If no notice is given to the employer, the effect of it is that he is not aware of the proceedings. Obviously, the conciliation proceedings must be one meeting the requirements of law. Here, no notice in terms of Section 22 of the Act was there." 21. In view of the above, this Court is of the opinion that since the contesting workmen have not established that the petitioner Mill is a Public Utility Service, the consequential notice to the jurisdictional Conciliation Officer and the deemed conciliation provided under Section 20(1) of the I.D.Act will not be attracted. Therefore, the question of invoking the ratio in Jaipur Zila case for claiming wages under the premises that there was violation of Section 33(1) will not arise. 22. Hence, this Court is obliged to interfere with the impugned order passed by the Labour court.

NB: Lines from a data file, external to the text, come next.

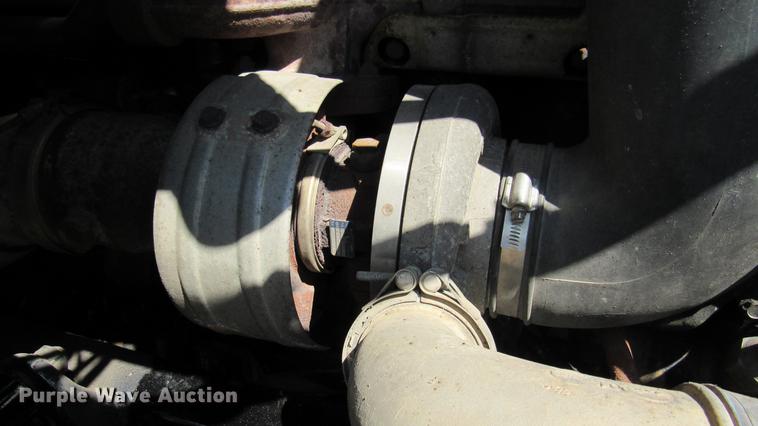 image for item DC2247 2007 Sterling A9500 semi truck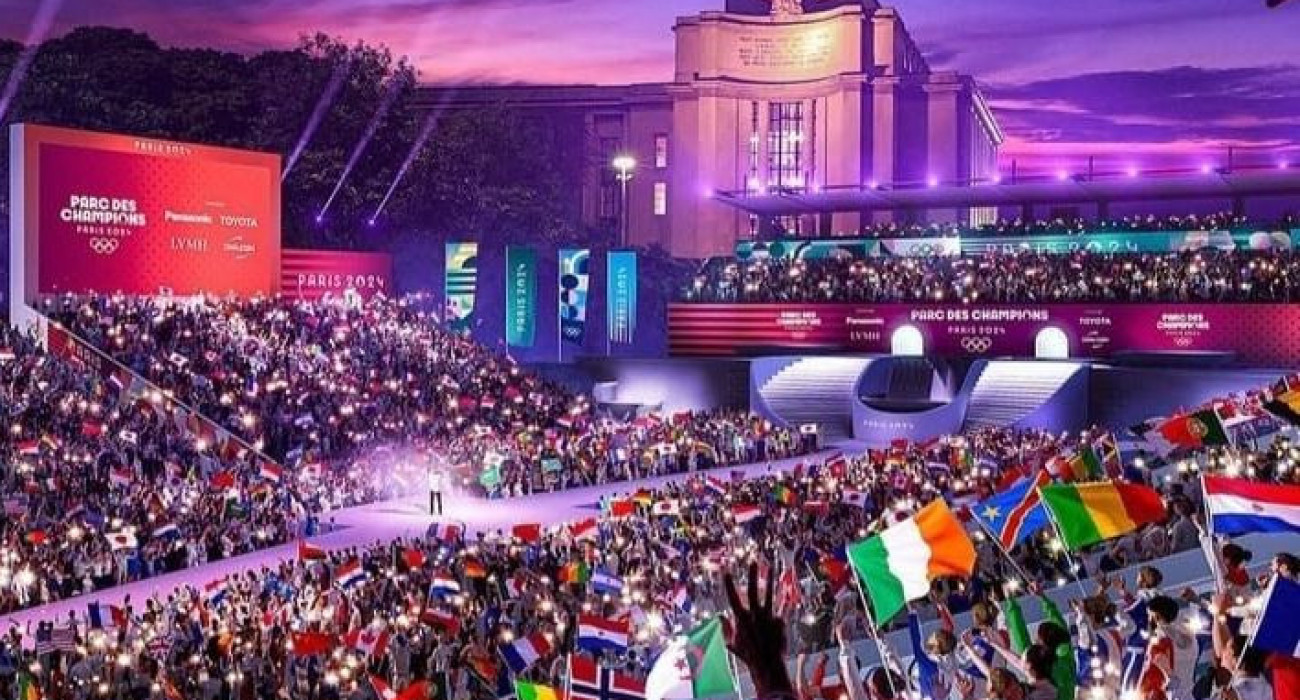 Қызды колготки арқылы астынан ұрған.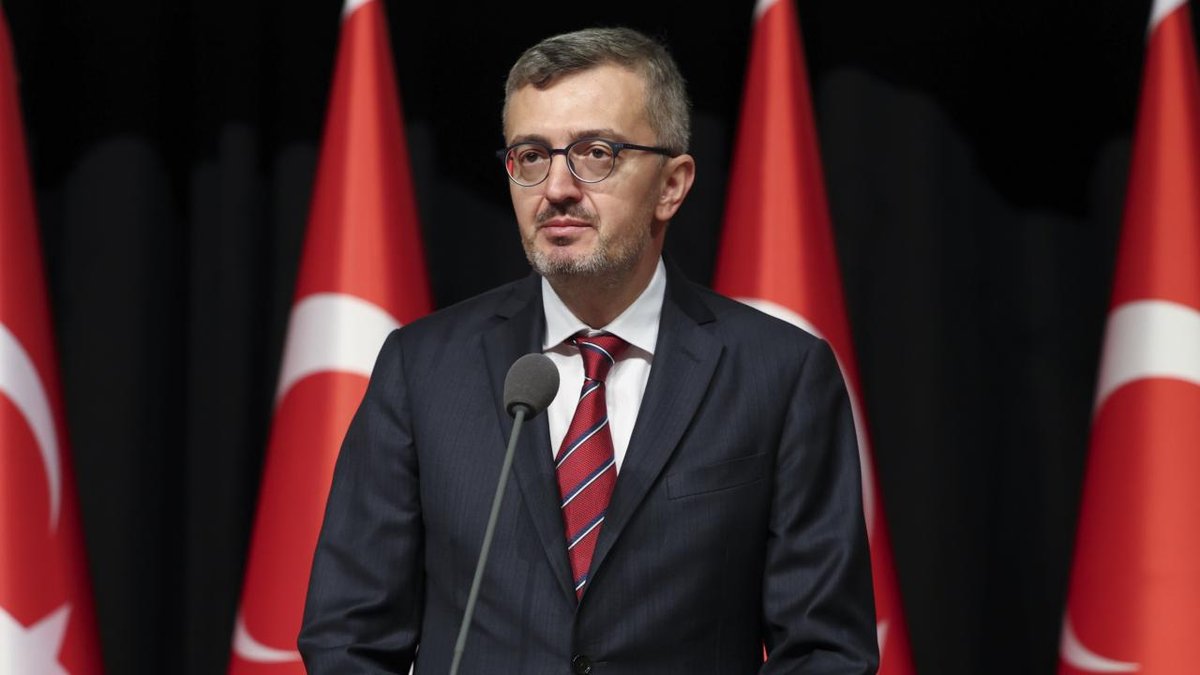 İletişim Başkanı Duran: Uçak kazasıyla ilgili gereken çalışmalar özenle devam ediyor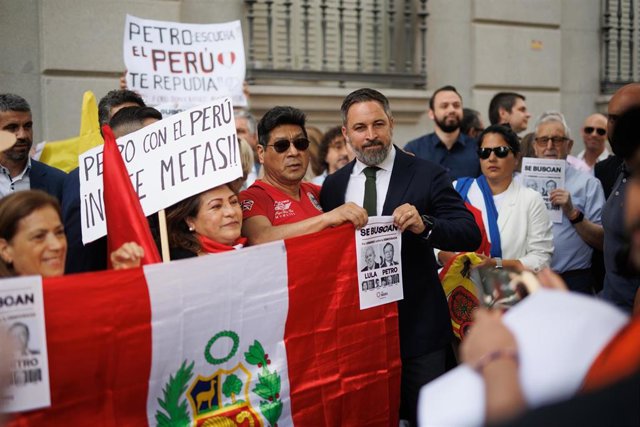 El líder de Vox, Santiago Abascal, apoya los manifestantes que participan en una protesta frente al Congreso de los Diputados, contra la visita del presidente de Colombia a España, a 3 de mayo de 2023, en Madrid (España).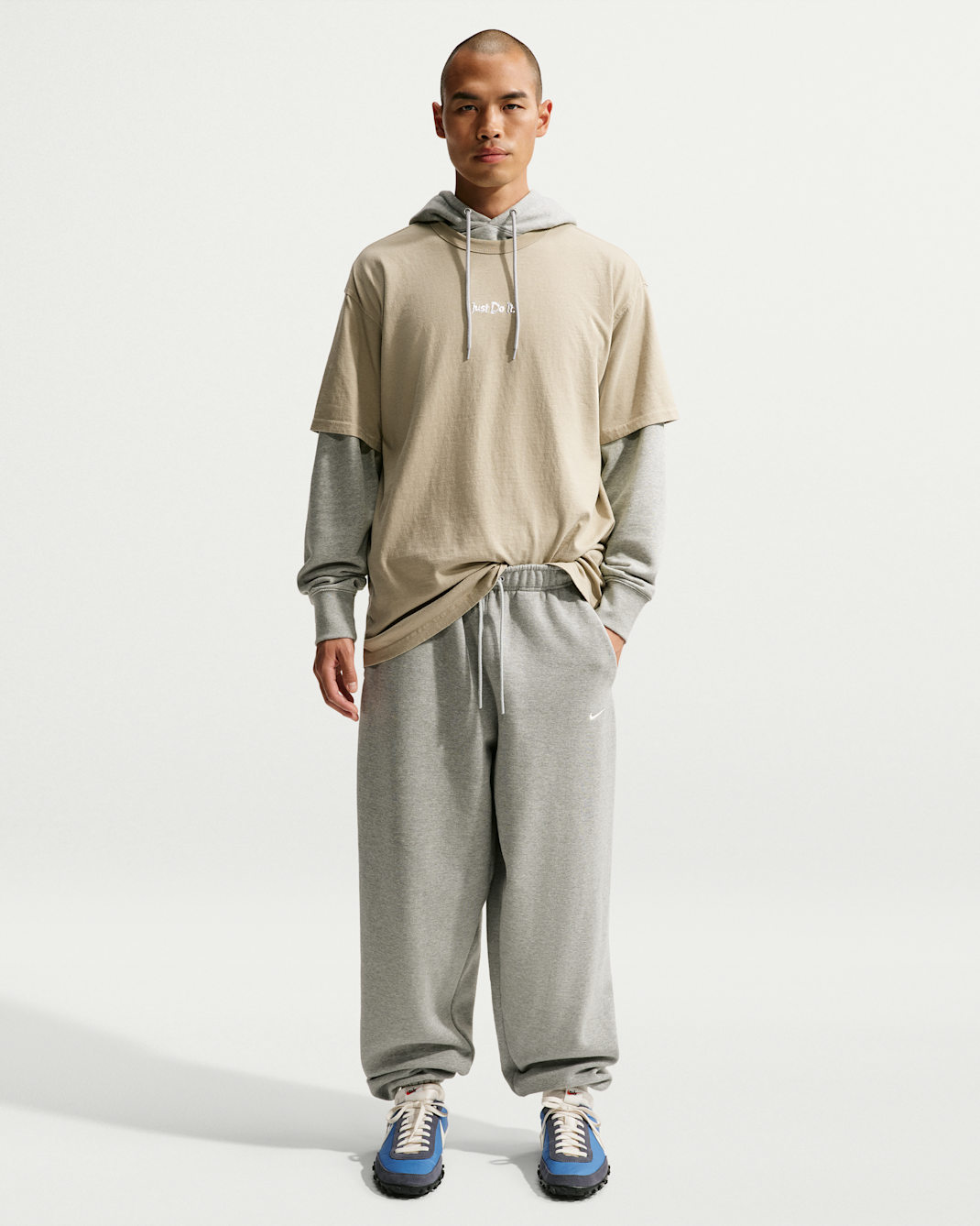 Nike Sportswear Premium Essentials T-Shirt
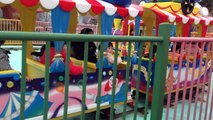 Детская мини-поезде в парк аттракционов Парк Атракционов поезда мультфильм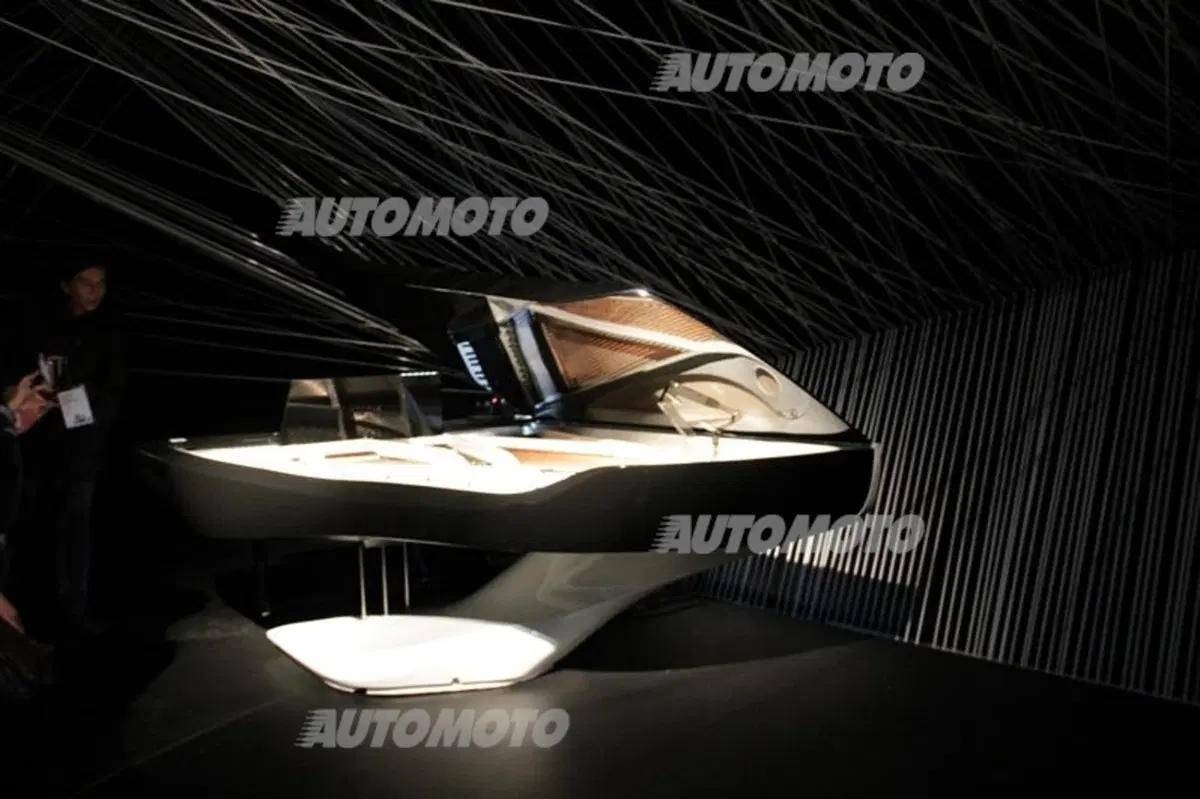 Peugeot al Salone del Mobile con il sofà Onyx (18)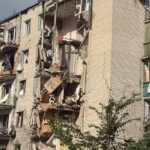 Окупанти влучили у багатоповерхівку у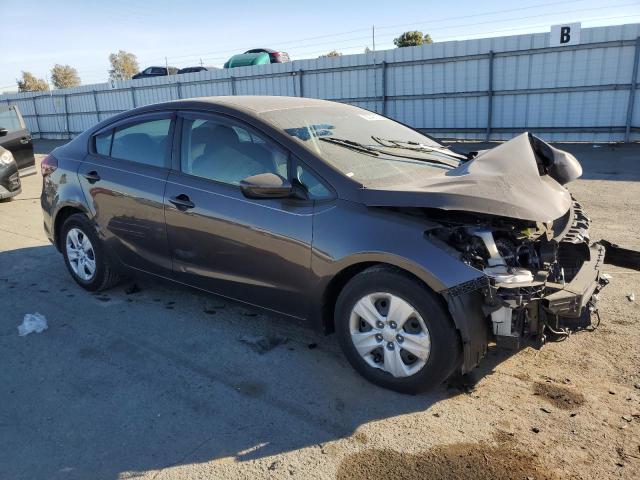 Photo 4 from auction – 2017 KIA FORTE LX with VIN 3KPFK4A7XHE119166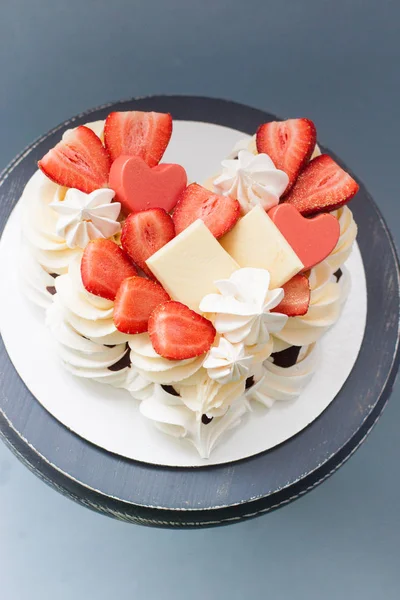 Torta Pavlova Forma Cuore Con Bacche Fresche Fragole Cioccolato Meringhe — Foto Stock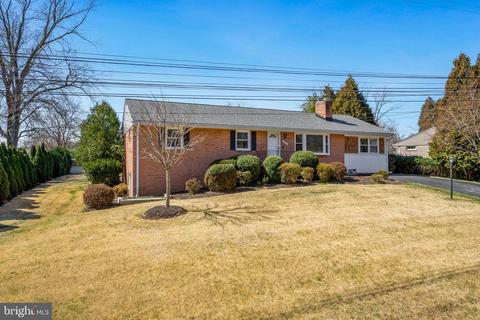 2601 Redmiles Dr, Silver Spring, MD 20905 photo 2
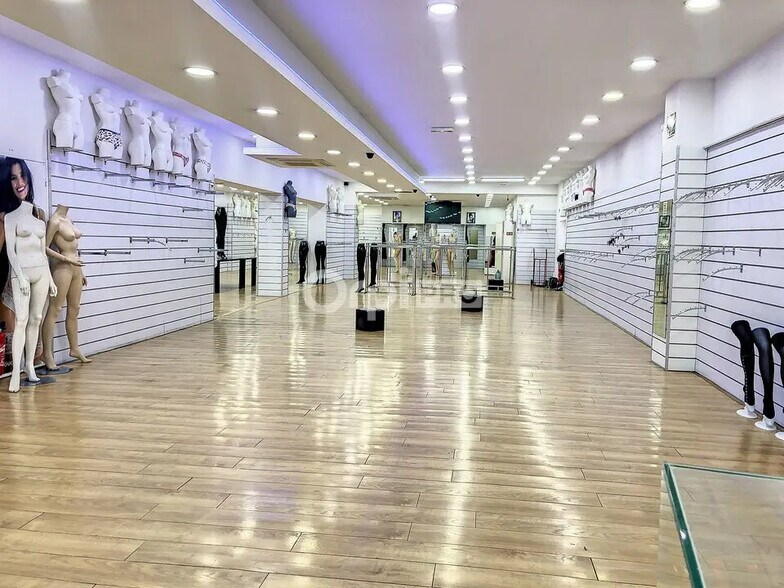 Local commercial dans Montluçon à vendre - Photo intérieure – Image 2 sur 8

The Common order passed by the Labour Court in C.P.Nos.131 to 140 of 2003 dated 02.12.2005 stands set aside. Since this Court found that there was no conciliation in the eye of law due to a strike notice as the petitioner was not proved to be public utility service, the question of remanding the matter for further decision will not arise. But at the same time, since already the workmen have made complaint regarding their non-employment which has also been forwarded to the State Government for appropriate action as reflected in G.O.Ms.No.89 Labour and Employment Department, dated 08.02.2006, the workmen will have to pursue their claim for getting a proper reference regarding their non-employment for specific acts of misconduct. 23. The writ petition stands allowed. No costs. Consequently, connected miscellaneous petition is closed.